* **Work order**
Starting with the first line and ending with the last, transcribe the data exactly.

* **Information provided**
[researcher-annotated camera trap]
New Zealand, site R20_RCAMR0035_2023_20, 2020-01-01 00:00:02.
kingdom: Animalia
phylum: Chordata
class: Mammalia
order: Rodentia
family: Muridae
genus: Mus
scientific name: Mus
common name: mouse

* **Result for this exercise**
[researcher-annotated camera trap]
New Zealand, site R20_RCAMR0035_2023_20, 2020-01-01 00:00:02.
kingdom: Animalia
phylum: Chordata
class: Mammalia
order: Rodentia
family: Muridae
genus: Mus
scientific name: Mus
common name: mouse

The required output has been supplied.